Perhaps the biggest surprise of the race so far is that the former Congresswoman and Clinton in-law came in last in this fundraising cycle with just $185,000 raised. Margolies’ entry into the race was widely covered, and it was expected that with her national connections she would be the frontrunner in the race. That she may be, but it’s not reflected in the report.
It should be noted, however, that Margolies entered the race on May 30, giving her only a month to raise money. All the other candidates were in the race by early April, meaning that Margolies was still able to raise more per week, over $46,000, than her opponents were.
“The campaign was not predicated on the Clintons coming in and helping us financially. … All I can tell you is Marjorie doesn’t want to run the race that way and we don’t intend to run the race that way,” said Margolies campaigner Ken Smukler.

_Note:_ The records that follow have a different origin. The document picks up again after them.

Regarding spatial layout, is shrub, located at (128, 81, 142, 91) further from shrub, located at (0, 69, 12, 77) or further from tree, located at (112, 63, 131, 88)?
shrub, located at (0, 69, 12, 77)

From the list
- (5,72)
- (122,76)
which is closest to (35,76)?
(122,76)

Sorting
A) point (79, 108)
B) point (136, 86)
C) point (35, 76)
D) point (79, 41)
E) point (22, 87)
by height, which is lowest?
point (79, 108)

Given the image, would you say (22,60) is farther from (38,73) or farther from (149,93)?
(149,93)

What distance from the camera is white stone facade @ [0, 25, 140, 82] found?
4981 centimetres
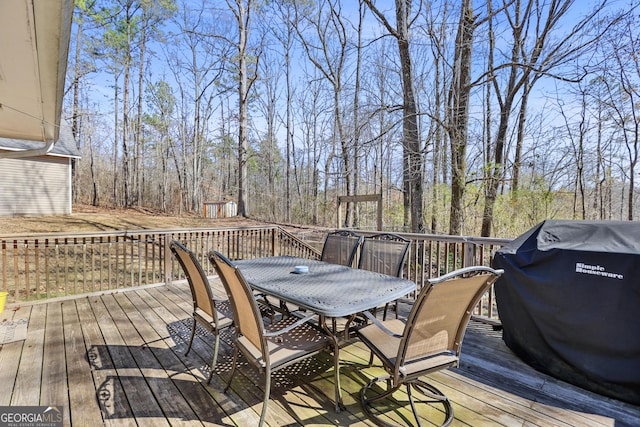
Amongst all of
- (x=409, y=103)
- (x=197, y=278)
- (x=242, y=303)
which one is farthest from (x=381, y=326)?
(x=409, y=103)

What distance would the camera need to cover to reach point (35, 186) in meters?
10.2

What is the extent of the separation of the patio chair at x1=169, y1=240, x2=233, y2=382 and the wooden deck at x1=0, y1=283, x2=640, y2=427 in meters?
0.27

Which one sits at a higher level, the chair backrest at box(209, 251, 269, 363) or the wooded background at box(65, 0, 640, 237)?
the wooded background at box(65, 0, 640, 237)

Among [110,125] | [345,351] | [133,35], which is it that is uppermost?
[133,35]

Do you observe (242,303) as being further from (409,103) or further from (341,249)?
(409,103)

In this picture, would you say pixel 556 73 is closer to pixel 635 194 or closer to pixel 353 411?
pixel 353 411

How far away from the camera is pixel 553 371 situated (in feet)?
7.64

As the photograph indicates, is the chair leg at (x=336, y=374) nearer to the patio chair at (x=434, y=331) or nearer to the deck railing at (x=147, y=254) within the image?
the patio chair at (x=434, y=331)

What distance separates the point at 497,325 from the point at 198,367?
3.05 metres

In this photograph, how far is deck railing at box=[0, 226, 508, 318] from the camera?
12.0ft

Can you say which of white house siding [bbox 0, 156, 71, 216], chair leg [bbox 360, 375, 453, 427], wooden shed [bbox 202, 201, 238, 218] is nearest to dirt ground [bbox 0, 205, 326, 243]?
white house siding [bbox 0, 156, 71, 216]

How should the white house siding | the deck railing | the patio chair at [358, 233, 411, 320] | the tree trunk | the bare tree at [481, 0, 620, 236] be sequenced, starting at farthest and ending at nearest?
1. the white house siding
2. the tree trunk
3. the bare tree at [481, 0, 620, 236]
4. the deck railing
5. the patio chair at [358, 233, 411, 320]

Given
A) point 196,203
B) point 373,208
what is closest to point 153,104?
point 196,203

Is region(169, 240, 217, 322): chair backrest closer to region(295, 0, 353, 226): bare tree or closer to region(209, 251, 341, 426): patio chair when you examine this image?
region(209, 251, 341, 426): patio chair
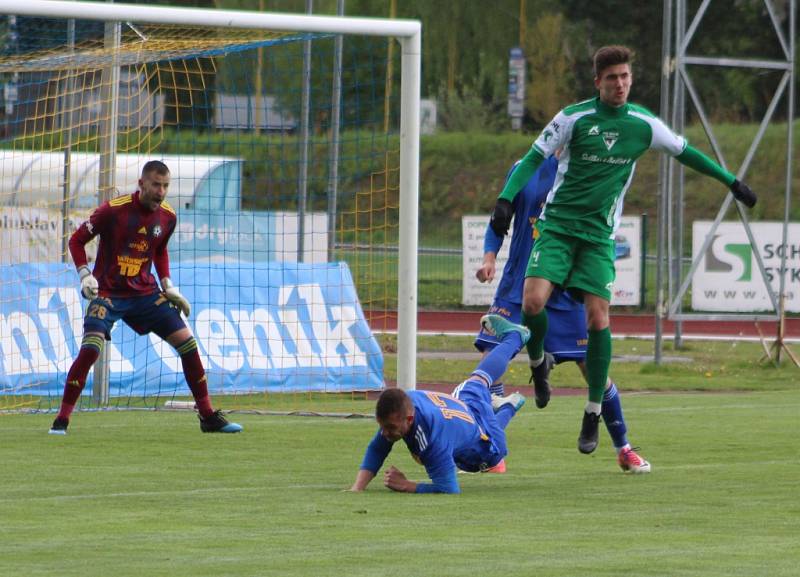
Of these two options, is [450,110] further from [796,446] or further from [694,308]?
[796,446]

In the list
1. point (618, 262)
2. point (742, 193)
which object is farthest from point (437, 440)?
point (618, 262)

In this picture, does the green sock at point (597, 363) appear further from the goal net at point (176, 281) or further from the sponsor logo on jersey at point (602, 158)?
the goal net at point (176, 281)

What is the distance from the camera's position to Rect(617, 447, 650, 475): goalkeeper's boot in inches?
377

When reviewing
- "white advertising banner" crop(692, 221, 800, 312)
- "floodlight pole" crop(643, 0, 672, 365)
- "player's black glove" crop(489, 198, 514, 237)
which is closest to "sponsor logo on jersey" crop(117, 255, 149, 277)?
"player's black glove" crop(489, 198, 514, 237)

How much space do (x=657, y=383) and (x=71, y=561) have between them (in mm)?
12648

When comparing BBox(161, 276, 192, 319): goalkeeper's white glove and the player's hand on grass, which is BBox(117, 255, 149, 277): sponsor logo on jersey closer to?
BBox(161, 276, 192, 319): goalkeeper's white glove

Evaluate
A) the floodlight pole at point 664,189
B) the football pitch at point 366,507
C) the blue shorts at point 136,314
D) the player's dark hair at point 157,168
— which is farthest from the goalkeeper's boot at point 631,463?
the floodlight pole at point 664,189

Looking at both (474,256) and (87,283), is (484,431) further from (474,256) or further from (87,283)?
(474,256)

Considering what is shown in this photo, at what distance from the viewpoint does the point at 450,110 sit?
54.2 metres

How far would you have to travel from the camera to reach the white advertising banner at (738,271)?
22781 mm

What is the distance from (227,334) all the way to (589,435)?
7.28 metres

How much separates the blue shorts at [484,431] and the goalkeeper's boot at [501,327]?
0.50 meters

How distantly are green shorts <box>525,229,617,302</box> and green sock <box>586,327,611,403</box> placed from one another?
25 centimetres

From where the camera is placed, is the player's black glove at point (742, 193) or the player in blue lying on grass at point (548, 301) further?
the player in blue lying on grass at point (548, 301)
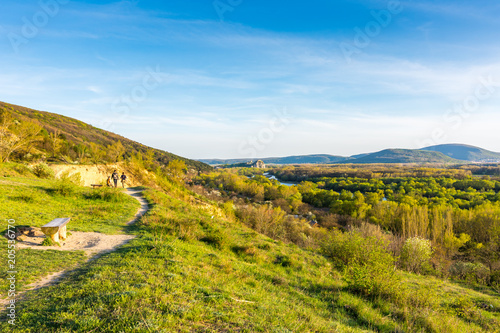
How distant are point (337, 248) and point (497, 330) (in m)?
7.31

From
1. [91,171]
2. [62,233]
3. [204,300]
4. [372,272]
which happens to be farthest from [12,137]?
[372,272]

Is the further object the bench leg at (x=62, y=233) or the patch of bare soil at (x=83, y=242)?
the bench leg at (x=62, y=233)

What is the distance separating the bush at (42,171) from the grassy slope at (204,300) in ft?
58.4

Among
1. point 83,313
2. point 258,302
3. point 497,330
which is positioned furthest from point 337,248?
point 83,313

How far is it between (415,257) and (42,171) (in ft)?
112

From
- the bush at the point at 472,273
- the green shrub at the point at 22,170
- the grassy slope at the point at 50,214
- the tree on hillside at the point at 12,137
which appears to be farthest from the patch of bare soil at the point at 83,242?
the bush at the point at 472,273

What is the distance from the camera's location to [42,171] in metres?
22.0

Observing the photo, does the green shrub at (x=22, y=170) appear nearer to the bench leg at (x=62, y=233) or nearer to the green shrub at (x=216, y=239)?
the bench leg at (x=62, y=233)

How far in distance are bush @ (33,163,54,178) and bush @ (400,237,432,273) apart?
33013mm

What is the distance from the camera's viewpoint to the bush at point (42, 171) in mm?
21706

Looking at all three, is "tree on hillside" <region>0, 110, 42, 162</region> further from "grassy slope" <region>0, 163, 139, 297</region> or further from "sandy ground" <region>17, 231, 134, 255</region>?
"sandy ground" <region>17, 231, 134, 255</region>

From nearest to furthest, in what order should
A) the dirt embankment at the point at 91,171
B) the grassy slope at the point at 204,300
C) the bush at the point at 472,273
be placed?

However, Margolies did receive plenty of money from long-time Clintonites like Vernon Jordan, Lanny Davis, and Mack McLarty. She received a max $5,200 contribution from former Clinton Treasury Secretary and economic mastermind Robert Rubin. She also got a $2,000 donation from Harold Ickes, the former Clinton Deputy White House Chief of Staff and current advisor to the Ready for Hillary SuperPAC.